Hemoglobin adduct and hepatic- and urinary bladder-DNA adduct levels in rapid and slow acetylator Syrian inbred hamsters administered 2-aminofluorene

• Published in: The Journal of pharmacology and experimental therapeutics Vol. 260; no. 2; pp. 865 - 871
• Main Authors: FLAMMANG, T. J, YEROKUN, T, BRYANT, M. S, COUCH, L. H, KIRLIN, W. G, LEE, K. J, OGOLLA, F, FERGUSON, R. J, TALASKA, G, HEIN, D. W
• Format: Journal Article
• Language: English
• Published: Bethesda, MD American Society for Pharmacology and Experimental Therapeutics 01.02.1992
• Subjects: Acetylation; Animals; Biological and medical sciences; Carcinogenesis, carcinogens and anticarcinogens; Chemical agents; Cricetinae; DNA - metabolism; DNA Damage; Female; Fluorenes - toxicity; Gas Chromatography-Mass Spectrometry; Genotype; Hemoglobins - metabolism; Homozygote; Liver - drug effects; Male; Medical sciences; Mesocricetus - genetics; Mutagens - toxicity; Tumors; Urinary Bladder - drug effects; Animal model; Pharmacogenetics; Acetylator phenotype; Rodentia; Sex; Carcinogen; Vertebrata; Mammalia; DNA; Hemoglobin; Arylamine; Molecular adduct; Hamster
• ISSN: 0022-3565; 1521-0103

The levels of covalently bound arylamine-hemoglobin and DNA adduct formation were used as dosimeters to measure the effect of acetylator genotype and sex on the metabolic conversion of the carcinogen, 2-aminofluorene, to reactive intermediates. A single high dose of 2-aminofluorene (60 mg/kg b.wt. i.p.) was administered to male and female homozygous rapid (Patr/Patr) acetylator hamsters (MHA/SsLaK) and homozygous slow (Pats/Pats) acetylator hamsters (Bio. 82.73/H).
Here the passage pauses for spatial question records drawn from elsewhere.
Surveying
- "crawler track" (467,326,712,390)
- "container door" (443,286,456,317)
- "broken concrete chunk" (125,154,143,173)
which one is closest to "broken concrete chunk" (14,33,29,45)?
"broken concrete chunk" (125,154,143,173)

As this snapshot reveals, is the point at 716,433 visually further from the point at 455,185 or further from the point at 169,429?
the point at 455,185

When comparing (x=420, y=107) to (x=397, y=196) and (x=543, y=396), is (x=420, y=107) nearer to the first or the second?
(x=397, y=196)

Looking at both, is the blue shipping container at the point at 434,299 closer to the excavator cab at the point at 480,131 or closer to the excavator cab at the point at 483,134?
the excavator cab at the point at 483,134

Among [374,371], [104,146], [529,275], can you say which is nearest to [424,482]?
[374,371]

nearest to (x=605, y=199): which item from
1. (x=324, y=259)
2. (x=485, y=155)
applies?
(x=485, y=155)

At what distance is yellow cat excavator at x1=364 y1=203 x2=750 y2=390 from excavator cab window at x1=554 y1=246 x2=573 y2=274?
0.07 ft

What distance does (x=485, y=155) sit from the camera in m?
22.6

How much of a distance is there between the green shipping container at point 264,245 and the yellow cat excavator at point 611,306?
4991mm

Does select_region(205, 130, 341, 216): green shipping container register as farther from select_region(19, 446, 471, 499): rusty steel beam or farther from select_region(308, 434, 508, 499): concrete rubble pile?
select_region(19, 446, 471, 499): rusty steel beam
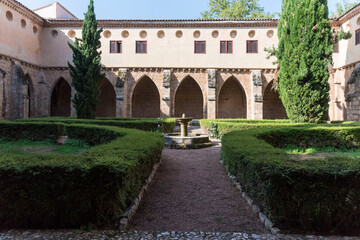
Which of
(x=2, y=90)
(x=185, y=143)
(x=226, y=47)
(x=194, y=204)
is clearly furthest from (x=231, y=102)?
(x=194, y=204)

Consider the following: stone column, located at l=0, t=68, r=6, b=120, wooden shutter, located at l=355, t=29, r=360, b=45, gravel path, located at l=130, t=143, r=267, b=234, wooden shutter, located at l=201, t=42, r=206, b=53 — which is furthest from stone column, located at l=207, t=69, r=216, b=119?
stone column, located at l=0, t=68, r=6, b=120

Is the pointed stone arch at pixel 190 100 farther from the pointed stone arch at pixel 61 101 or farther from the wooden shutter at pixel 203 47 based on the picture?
the pointed stone arch at pixel 61 101

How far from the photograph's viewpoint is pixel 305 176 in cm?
329

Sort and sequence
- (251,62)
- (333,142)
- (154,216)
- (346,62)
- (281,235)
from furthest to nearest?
(251,62) < (346,62) < (333,142) < (154,216) < (281,235)

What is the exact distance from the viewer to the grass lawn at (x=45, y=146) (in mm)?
9289

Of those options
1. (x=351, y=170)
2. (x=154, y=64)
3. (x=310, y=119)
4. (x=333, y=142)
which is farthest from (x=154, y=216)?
(x=154, y=64)

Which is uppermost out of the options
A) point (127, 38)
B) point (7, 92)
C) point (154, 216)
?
point (127, 38)

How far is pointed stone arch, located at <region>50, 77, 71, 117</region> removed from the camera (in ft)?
77.6

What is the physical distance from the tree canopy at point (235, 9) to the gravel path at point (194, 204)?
82.3 feet

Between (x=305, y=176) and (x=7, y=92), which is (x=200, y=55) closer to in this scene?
(x=7, y=92)

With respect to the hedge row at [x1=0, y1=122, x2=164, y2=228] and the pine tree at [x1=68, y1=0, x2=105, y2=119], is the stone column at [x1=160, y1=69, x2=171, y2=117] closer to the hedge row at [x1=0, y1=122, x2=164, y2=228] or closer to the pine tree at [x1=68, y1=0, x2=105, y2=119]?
the pine tree at [x1=68, y1=0, x2=105, y2=119]

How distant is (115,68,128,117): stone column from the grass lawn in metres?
8.74

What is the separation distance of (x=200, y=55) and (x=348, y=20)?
10512mm

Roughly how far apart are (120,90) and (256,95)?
33.5 ft
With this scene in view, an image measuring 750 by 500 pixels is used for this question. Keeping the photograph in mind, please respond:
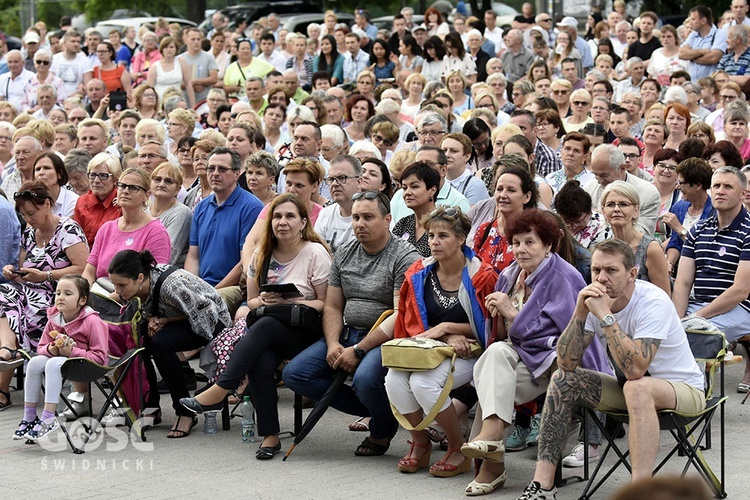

By using 32P-postlabeling assay methodology, a sole nonacetylated DNA adduct, which cochromatographed with authentic N-(deoxyguanosin-8-yl)-2-aminofluorene was detected at 3, 6, 12, 18 or 24 hr postdosing in liver and urinary bladder DNA of both rapid and slow acetylator hamsters. The highest levels were detected at 18 hr post 2-aminofluorene injection at which time the average levels of hepatic 2-aminofluorene-DNA adducts were similar between male and female rapid and slow acetylators. By comparison, the levels of 2-aminofluorene-DNA adducts in the urinary bladder at 18 hr were about 4-fold lower than in the liver, and were significantly greater in homozygous rapid than in homozygous slow acetylator counterparts (P less than .01). In both the liver and urinary bladder, the levels of 2-aminofluorene-DNA adducts were independent of sex. In contrast to the DNA adduct data, the levels of 2-aminofluorene-hemoglobin adducts, evaluated by capillary gas chromatography-mass spectrometry, were significantly higher in the homozygous slow acetylators than in homozygous rapid acetylators. However, there again were no differences between males and females.